A ship whose 500-year-old wreckage was found off the coast of Oman is believed to have been in the command of Portuguese explorer Vasco da Gama, archaeologists said on Tuesday.
The finding was made as part of the first underwater excavation carried out by the Arab Gulf country.
It comes after a team from the British company Blue Water Recoveries and the Oman ministry of heritage and culture began exploring the site of an early 16th-century Portuguese shipwreck in 2013. The site, located in Al Hallaniyah island’s Ghubbat ar Rahib Bay, was initially discovered in 1998.
The team has since determined that the wreck likely came from Esmerelda, one of two ships lost in a storm during Da Gama's second voyage to India, according to an article published on Tuesday by The International Journal of Nautical Archaeology.

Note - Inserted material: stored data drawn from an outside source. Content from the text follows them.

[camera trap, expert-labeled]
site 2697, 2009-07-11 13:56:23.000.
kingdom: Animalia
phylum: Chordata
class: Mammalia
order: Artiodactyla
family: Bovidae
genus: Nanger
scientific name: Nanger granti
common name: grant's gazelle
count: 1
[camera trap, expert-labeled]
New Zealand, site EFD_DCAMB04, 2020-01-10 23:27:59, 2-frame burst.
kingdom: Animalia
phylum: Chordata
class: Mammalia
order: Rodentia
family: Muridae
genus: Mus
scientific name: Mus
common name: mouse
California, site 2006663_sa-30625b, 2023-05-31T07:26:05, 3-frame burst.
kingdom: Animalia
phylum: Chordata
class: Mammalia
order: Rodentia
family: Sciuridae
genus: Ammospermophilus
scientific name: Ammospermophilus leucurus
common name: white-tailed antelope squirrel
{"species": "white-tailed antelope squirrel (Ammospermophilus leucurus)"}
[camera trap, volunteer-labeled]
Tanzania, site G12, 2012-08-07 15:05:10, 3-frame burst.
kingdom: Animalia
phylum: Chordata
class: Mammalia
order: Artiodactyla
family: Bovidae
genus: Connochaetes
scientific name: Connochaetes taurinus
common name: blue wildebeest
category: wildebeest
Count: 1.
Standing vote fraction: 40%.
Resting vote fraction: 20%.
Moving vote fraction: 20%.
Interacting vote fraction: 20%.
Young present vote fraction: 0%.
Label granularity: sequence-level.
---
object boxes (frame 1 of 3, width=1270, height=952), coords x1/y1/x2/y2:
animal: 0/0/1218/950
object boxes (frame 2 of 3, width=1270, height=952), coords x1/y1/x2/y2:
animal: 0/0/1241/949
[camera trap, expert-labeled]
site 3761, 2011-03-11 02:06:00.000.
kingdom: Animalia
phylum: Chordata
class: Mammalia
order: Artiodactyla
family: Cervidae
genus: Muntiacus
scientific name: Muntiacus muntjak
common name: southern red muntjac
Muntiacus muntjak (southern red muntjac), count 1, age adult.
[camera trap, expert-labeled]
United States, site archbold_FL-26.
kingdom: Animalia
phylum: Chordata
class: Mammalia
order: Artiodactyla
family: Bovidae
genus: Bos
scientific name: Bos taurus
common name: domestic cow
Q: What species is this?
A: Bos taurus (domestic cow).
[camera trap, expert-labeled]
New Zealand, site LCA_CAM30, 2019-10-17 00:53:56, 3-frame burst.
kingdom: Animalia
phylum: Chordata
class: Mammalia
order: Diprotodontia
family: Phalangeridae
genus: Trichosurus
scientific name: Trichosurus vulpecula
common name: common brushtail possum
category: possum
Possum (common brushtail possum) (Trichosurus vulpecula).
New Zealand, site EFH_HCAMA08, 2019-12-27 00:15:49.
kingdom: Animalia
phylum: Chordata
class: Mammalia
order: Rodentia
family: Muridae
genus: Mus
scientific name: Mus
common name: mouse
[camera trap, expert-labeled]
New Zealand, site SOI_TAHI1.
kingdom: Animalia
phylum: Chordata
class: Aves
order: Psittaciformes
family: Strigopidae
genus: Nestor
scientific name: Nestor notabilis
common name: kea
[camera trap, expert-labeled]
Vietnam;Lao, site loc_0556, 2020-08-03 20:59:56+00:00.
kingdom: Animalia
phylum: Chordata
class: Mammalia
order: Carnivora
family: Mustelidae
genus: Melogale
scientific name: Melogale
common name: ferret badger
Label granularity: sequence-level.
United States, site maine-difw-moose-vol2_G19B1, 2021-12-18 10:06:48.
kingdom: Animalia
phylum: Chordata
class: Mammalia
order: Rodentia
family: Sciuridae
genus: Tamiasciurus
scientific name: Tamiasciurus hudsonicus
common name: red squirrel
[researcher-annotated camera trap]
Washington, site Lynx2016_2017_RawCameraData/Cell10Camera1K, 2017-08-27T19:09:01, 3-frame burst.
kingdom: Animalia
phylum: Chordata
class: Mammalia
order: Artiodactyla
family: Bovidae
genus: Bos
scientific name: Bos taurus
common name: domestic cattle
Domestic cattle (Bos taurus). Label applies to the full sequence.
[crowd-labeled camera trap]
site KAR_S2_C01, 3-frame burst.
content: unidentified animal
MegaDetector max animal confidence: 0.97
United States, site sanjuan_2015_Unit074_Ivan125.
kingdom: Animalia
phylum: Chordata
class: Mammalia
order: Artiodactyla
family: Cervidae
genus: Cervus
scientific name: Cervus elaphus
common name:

Esmeralda sank during a storm near Al Hallaniyah island in the Arabian Sea in May 1503, killing Da Gama's uncle, commander Vicente Sodre, and all those aboard.
Among a stone shot, ceramics, a bell and other debris found at the site, divers discovered an incredibly rare silver coin called an Indio, of which only one other is known to exist today, said David L Mearns, the director of Blue Water Recoveries.
The coins were forged in 1499 after Da Gama’s first voyage to India, which helps date the wreckage, he said.
“That was an amazing discovery,” Mr Mearns said. “It was like a thing you read about in a Hollywood story.”
Ayoub Al Busaidi, supervisor of marine archaeology at the Oman Ministry of Heritage and Culture, said the find marked the first underwater excavation carried out by his country.
He said it inspired officials to continue to explore the waters around the sultanate for other finds.
“Oman is now looking at outside archives to read about the relationships and trade between Oman and the outside world,” Mr Al Busaidi said.